Facebook and family law

Social media certainly has the capacity to get people into legal difficulties.

The High Court found last week that a tweet posted by Sally Bercow was libellous, and as a result, she is going to be paying out damages for those 140 costly characters posted on the Twitter website.

In the family law world last week, the Court of Appeal decided in a case called Re M, that a father should be sentenced to 3 months in prison, suspended for 2 years, because of a posting on his Facebook page.  This parent had promised to the court during contact proceedings that he would not publish specific information on his Facebook page.  He gave an undertaking to the court, and the court found that he had deliberately breached that undertaking.

Facebook is said to have 31 million monthly active users in the UK, half of the population, and so it is of course going to factor in many “facebook and family law” cases. I carried out a search for a few recent cases in family law which feature Facebook to give you an indication of the type of impact that this networking site is having on court cases, on a daily basis across the UK.

In a case in February called Re B* in the Court of Appeal, evidence was heard as to whether a father had or had not submitted a friend request to his daughter. The judge concluded that the father had sent the friend request, and that this one of various breaches by the father of injunctions made by the court, and as a result that he should be subject to a suspended three month prison sentence.

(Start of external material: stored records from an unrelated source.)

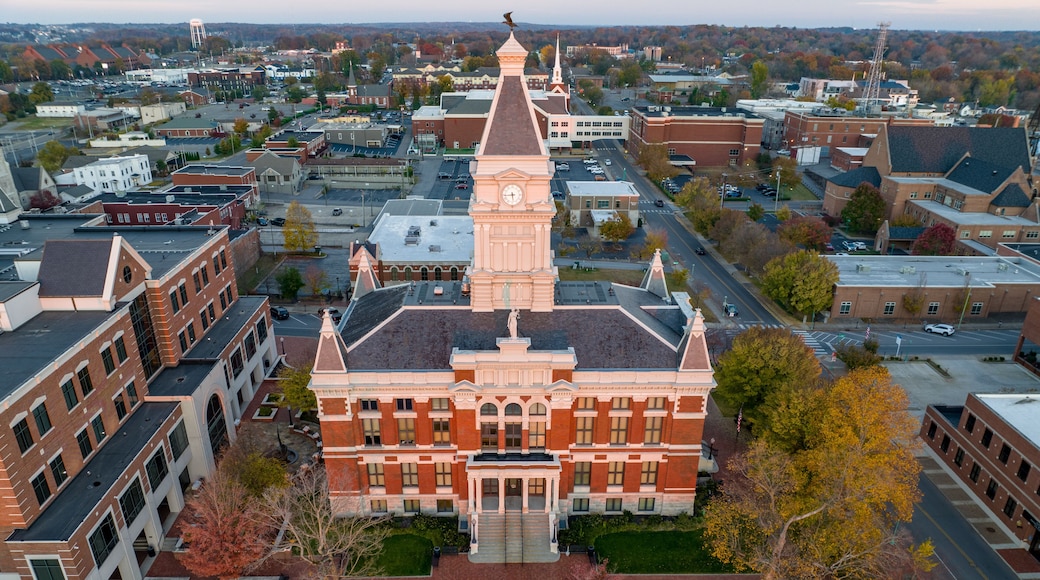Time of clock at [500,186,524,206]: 5:43
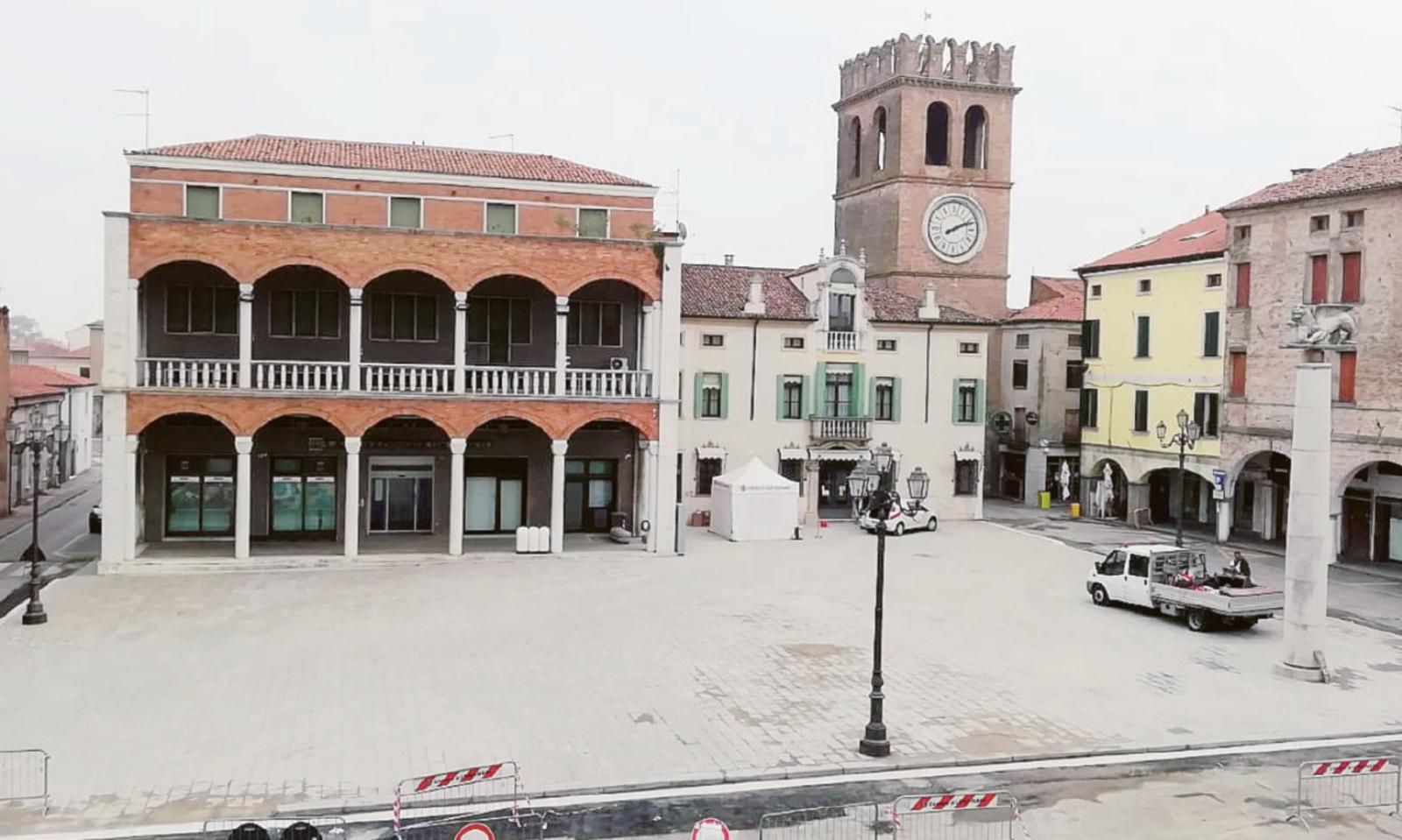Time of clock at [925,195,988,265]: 2:11
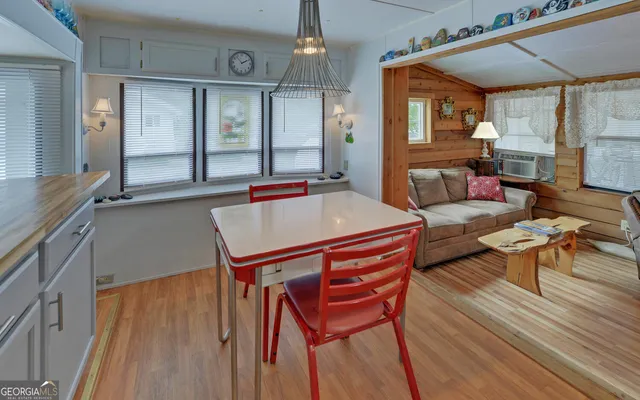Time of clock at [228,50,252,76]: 1:53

The case of B v A**, which came before the High Court at the end of last year, deals with an application by a father for a return of his child to the US from Pakistan.  The father’s legal representatives relied on Facebook “evidence” to demonstrate to the court that the child might be brought to the UK by the mother, and asked the court to make an order that would restrict the mother’s liberty and freedom of movement. The “evidence” from Facebook was a photograph from the mother’s sister’s Facebook page, of a building which looked like an English university plus an entry which indicated that the mother might have visited a restaurant in Coventry. The father’s solicitors ultimately had to pay £18,000 of costs for wasting time once the mother had been able to prove she had not been to the UK on those occasions.

There is no doubt that now so much personal information is freely available from the Facebook pages of those involved in family proceedings and their family members and friends, this site will continue to play an active part in family court proceedings.  It appears however from this small sample of cases that the courts are willing to act robustly when dealing with the use of social media in family law.